The other is “AKA Jane Roe”(2020), directed by Nick Sweeney, from FX Channel, about Norma Mc Corvey, the original plaintiff in Roe v Wade, who finally turned against her own prior activism later in life when she had cancer.

(Posted: Friday, June 24, 2022 at 4 PM EDT by John W. Boushka)

Additional Update: I made an 8 minute video today (June 29) about how I assess the concepts of fundamental rights, standard of review (like rational basis, heightened scrutiny), personhood determination, and so on. I give a link to my script.

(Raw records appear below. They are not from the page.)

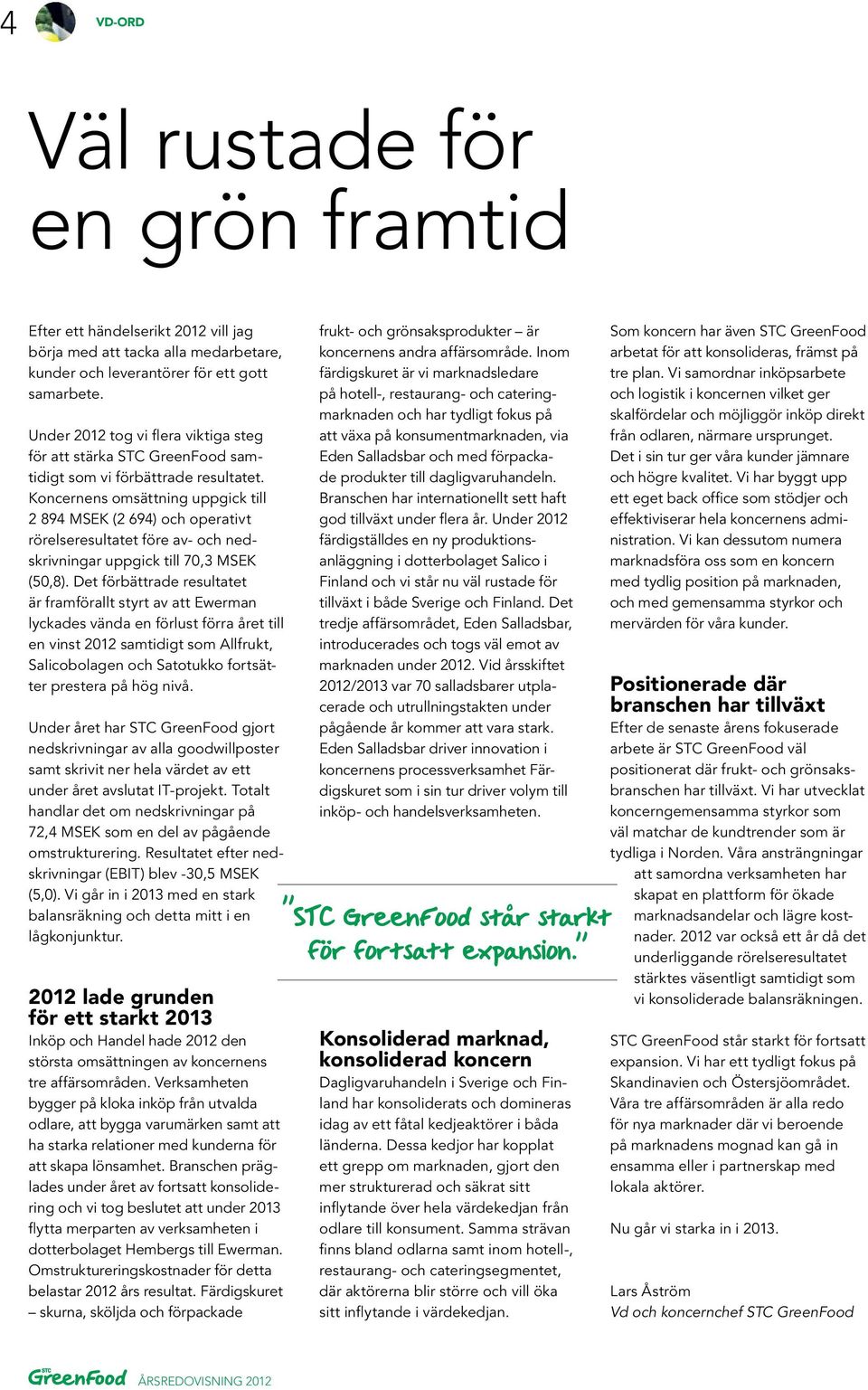 4 VD-ORD

Väl rustade för en grön framtid

Efter ett händelserikt 2012 vill jag börja med att tacka alla medarbetare, kunder och leverantörer för ett gott samarbete.

Under 2012 tog vi flera viktiga steg för att stärka STC GreenFood samtidigt som vi förbättrade resultatet. Koncernens omsättning uppgick till 2 894 MSEK (2 694) och operativt rörelseresultatet före av- och nedskrivningar uppgick till 70,3 MSEK (50,8). Det förbättrade resultatet är framförallt styrt av att Ewerman lyckades vända en förlust förra året till en vinst 2012 samtidigt som Allfrukt, Salicobolagen och Satotukko fortsätter prestera på hög nivå.

Under året har STC GreenFood gjort nedskrivningar av alla goodwillposter samt skrivit ner hela värdet av ett under året avslutat IT-projekt. Totalt handlar det om nedskrivningar på 72,4 MSEK som en del av pågående omstrukturering. Resultatet efter nedskrivningar (EBIT) blev -30,5 MSEK (5,0). Vi går in i 2013 med en stark balansräkning och detta mitt i en lågkonjunktur.

2012 lade grunden för ett starkt 2013
Inköp och Handel hade 2012 den största omsättningen av koncernens tre affärsområden. Verksamheten bygger på kloka inköp från utvalda odlare, att bygga varumärken samt att ha starka relationer med kunderna för att skapa lönsamhet. Branschen präglades under året av fortsatt konsolidering och vi tog beslutet att under 2013 flytta merparten av verksamheten i dotterbolaget Hembergs till Ewerman. Omstruktureringskostnader för detta belastar 2012 års resultat. Färdigskuret – skurna, sköljda och förpackade frukt- och grönsaksprodukter – är koncernens andra affärsområde. Inom färdigskuret är vi marknadsledare på hotell-, restaurang- och cateringmarknaden och har tydligt fokus på att växa på konsumentmarknaden, via Eden Salladsbar och med förpackade produkter till dagligvaruhandeln. Branschen har internationellt sett haft god tillväxt under flera år. Under 2012 färdigställdes en ny produktionsanläggning i dotterbolaget Salico i Finland och vi står nu väl rustade för tillväxt i både Sverige och Finland. Det tredje affärsområdet, Eden Salladsbar, introducerades och togs väl emot av marknaden under 2012. Vid årsskiftet 2012/2013 var 70 salladsbarer utplacerade och utrullningstakten under pågående år kommer att vara stark. Eden Salladsbar driver innovation i koncernens processverksamhet Färdigskuret som i sin tur driver volym till inköp- och handelsverksamheten.

"STC GreenFood står starkt för fortsatt expansion."

Konsoliderad marknad, konsoliderad koncern
Dagligvaruhandeln i Sverige och Finland har konsoliderats och domineras idag av ett fåtal kedjeaktörer i båda länderna. Dessa kedjor har kopplat ett grepp om marknaden, gjort den mer strukturerad och säkrat sitt inflytande över hela värdekedjan från odlare till konsument. Samma strävan finns bland odlarna samt inom hotell-, restaurang- och cateringsegmentet, där aktörerna blir större och vill öka sitt inflytande i värdekedjan.

Som koncern har även STC GreenFood arbetat för att konsolideras, främst på tre plan. Vi samordnar inköpsarbete och logistik i koncernen vilket ger skalfördelar och möjliggör inköp direkt från odlaren, närmare ursprunget. Det i sin tur ger våra kunder jämnare och högre kvalitet. Vi har byggt upp ett eget back office som stödjer och effektiviserar hela koncernens administration. Vi kan dessutom numera marknadsföra oss som en koncern med tydlig position på marknaden, och med gemensamma styrkor och mervärden för våra kunder.

Positionerade där branschen har tillväxt
Efter de senaste årens fokuserade arbete är STC GreenFood väl positionerat där frukt- och grönsaksbranschen har tillväxt. Vi har utvecklat koncerngemensamma styrkor som väl matchar de kundtrender som är tydliga i Norden. Våra ansträngningar att samordna verksamheten har skapat en plattform för ökade marknadsandelar och lägre kostnader. 2012 var också ett år då det underliggande rörelseresultatet stärktes väsentligt samtidigt som vi konsoliderade balansräkningen.

STC GreenFood står starkt för fortsatt expansion. Vi har ett tydligt fokus på Skandinavien och Östersjöområdet. Våra tre affärsområden är alla redo för nya marknader där vi beroende på marknadens mognad kan gå in ensamma eller i partnerskap med lokala aktörer.

Nu går vi starka in i 2013.

Lars Åström
Vd och koncernchef STC GreenFood

STC GreenFood ÅRSREDOVISNING 2012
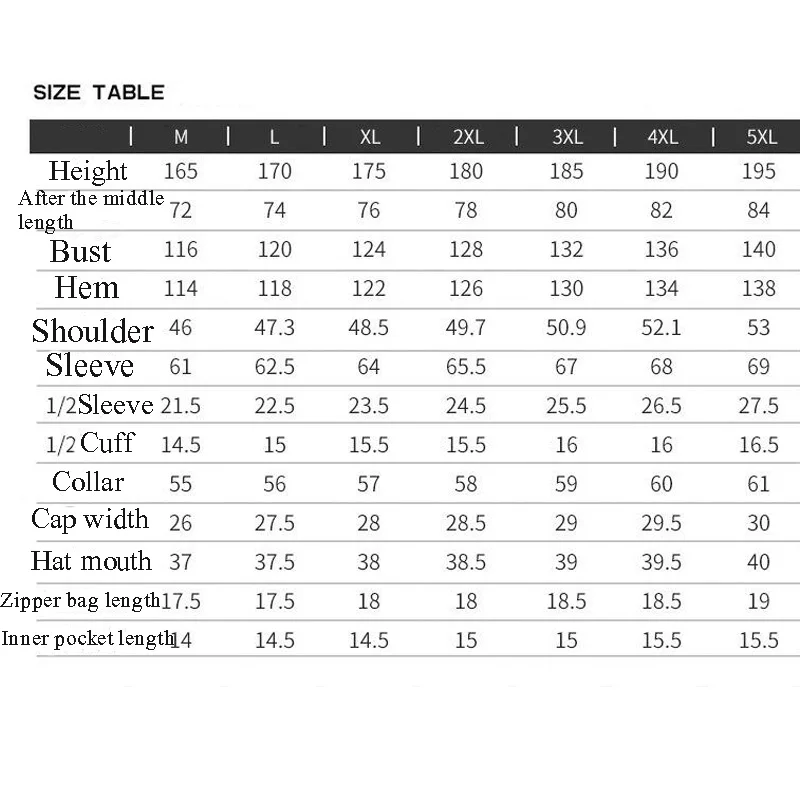 SIZE TABLE

| | M | L | XL | 2XL | 3XL | 4XL | 5XL |
|---|---|---|---|---|---|---|---|
| Height | 165 | 170 | 175 | 180 | 185 | 190 | 195 |
| After the middle length | 72 | 74 | 76 | 78 | 80 | 82 | 84 |
| Bust | 116 | 120 | 124 | 128 | 132 | 136 | 140 |
| Hem | 114 | 118 | 122 | 126 | 130 | 134 | 138 |
| Shoulder | 46 | 47.3 | 48.5 | 49.7 | 50.9 | 52.1 | 53 |
| Sleeve | 61 | 62.5 | 64 | 65.5 | 67 | 68 | 69 |
| 1/2Sleeve | 21.5 | 22.5 | 23.5 | 24.5 | 25.5 | 26.5 | 27.5 |
| 1/2 Cuff | 14.5 | 15 | 15.5 | 15.5 | 16 | 16 | 16.5 |
| Collar | 55 | 56 | 57 | 58 | 59 | 60 | 61 |
| Cap width | 26 | 27.5 | 28 | 28.5 | 29 | 29.5 | 30 |
| Hat mouth | 37 | 37.5 | 38 | 38.5 | 39 | 39.5 | 40 |
| Zipper bag length | 17.5 | 17.5 | 18 | 18 | 18.5 | 18.5 | 19 |
| Inner pocket length | 14 | 14.5 | 14.5 | 15 | 15 | 15.5 | 15.5 |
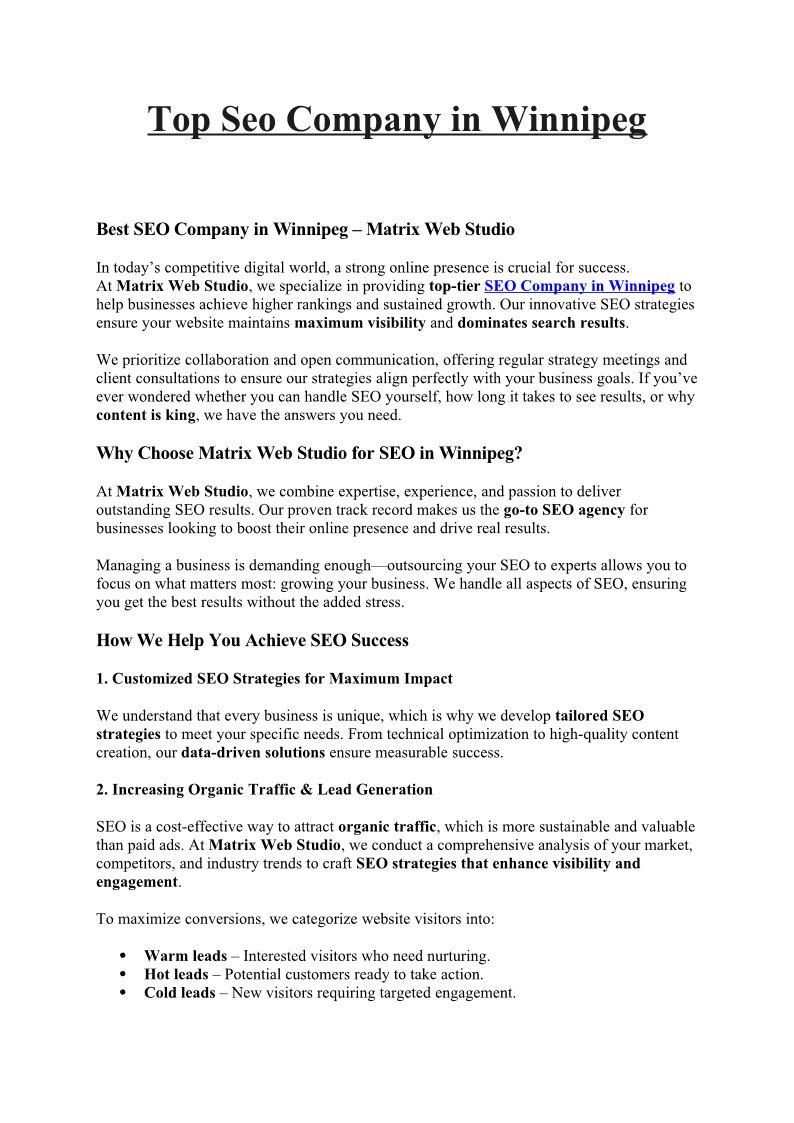 Top Seo Company in Winnipeg

Best SEO Company in Winnipeg – Matrix Web Studio

In today's competitive digital world, a strong online presence is crucial for success. At Matrix Web Studio, we specialize in providing top-tier SEO Company in Winnipeg to help businesses achieve higher rankings and sustained growth. Our innovative SEO strategies ensure your website maintains maximum visibility and dominates search results.

We prioritize collaboration and open communication, offering regular strategy meetings and client consultations to ensure our strategies align perfectly with your business goals. If you've ever wondered whether you can handle SEO yourself, how long it takes to see results, or why content is king, we have the answers you need.

Why Choose Matrix Web Studio for SEO in Winnipeg?

At Matrix Web Studio, we combine expertise, experience, and passion to deliver outstanding SEO results. Our proven track record makes us the go-to SEO agency for businesses looking to boost their online presence and drive real results.

Managing a business is demanding enough—outsourcing your SEO to experts allows you to focus on what matters most: growing your business. We handle all aspects of SEO, ensuring you get the best results without the added stress.

How We Help You Achieve SEO Success

1. Customized SEO Strategies for Maximum Impact

We understand that every business is unique, which is why we develop tailored SEO strategies to meet your specific needs. From technical optimization to high-quality content creation, our data-driven solutions ensure measurable success.

2. Increasing Organic Traffic & Lead Generation

SEO is a cost-effective way to attract organic traffic, which is more sustainable and valuable than paid ads. At Matrix Web Studio, we conduct a comprehensive analysis of your market, competitors, and industry trends to craft SEO strategies that enhance visibility and engagement.

To maximize conversions, we categorize website visitors into:

• Warm leads – Interested visitors who need nurturing.
• Hot leads – Potential customers ready to take action.
• Cold leads – New visitors requiring targeted engagement.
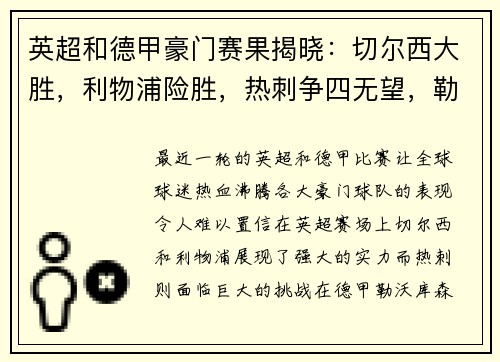 英超和德甲豪门赛果揭晓：切尔西大胜，利物浦险胜，热刺争四无望，勒

最近一轮的英超和德甲比赛让全球球迷热血沸腾各大豪门球队的表现令人难以置信在英超赛场上切尔西和利物浦展现了强大的实力而热刺则面临巨大的挑战在德甲勒沃库森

comment: Hoeg has a new video "Understanding Dobbs" on the abortion ruling. Again, the big view seems to be: the Second Amendment (when combined with Heller, 2008) "explicitly" confers a pre-existing right for an individual to bear arms (it doesn't "create" the right). But there is no comparable explicit "right to privacy" stated anywhere in the Constitution or amendments, so to be seen as a liberty interest under the 14th Amendment there must be sufficient historical tradition (maybe common law included?) to validate the right. (Is Stonewall in 1969 part of that history?) When there is such history, maybe "substantive due process" does exist, but to say that it comes from the 9th and 10th amendment penumbra is somehow an oxymoron because there is no specific subject matter to form the purported right. (Thomas). Chapter 1 of my first DADT book (1997, then 2000 POD with iUniverse) proposes an explicit "right to privacy amendment" with thirteen sections. Some of these are overlaid by history now (gay marriage, and COPA particularly) since the writing of the book (a problem with older books!) The prelude to the stating of the proposed amendment in my book, however, doesn't talk about substantive due process explicitly, but it does enumerate many perils that private individual citizens can walk into. The Introduction of the first book, insisting on policy based on personal responsibility and personal agency as libertarians understand these, does seem to pose the idea that most policies should focus on individualized ("substantive") due process, rather than depending on leveraging a person's belonging to a (marginalized) protected class (leading to depending on ideologies like intersectionality). I also talk about substantive due process in Chapter 3 ("Bill of Rights 2") of the DADT-2 book (2002). These have been available free for online browsing for two decades. It seems I am admitting to the need to enumerate rights more explicitly (the penumbra rights 9 and 10 notwithstanding) by proposing the amendment. Who knows, maybe members of SCOTUS have come across my stuff over the years and it stuck?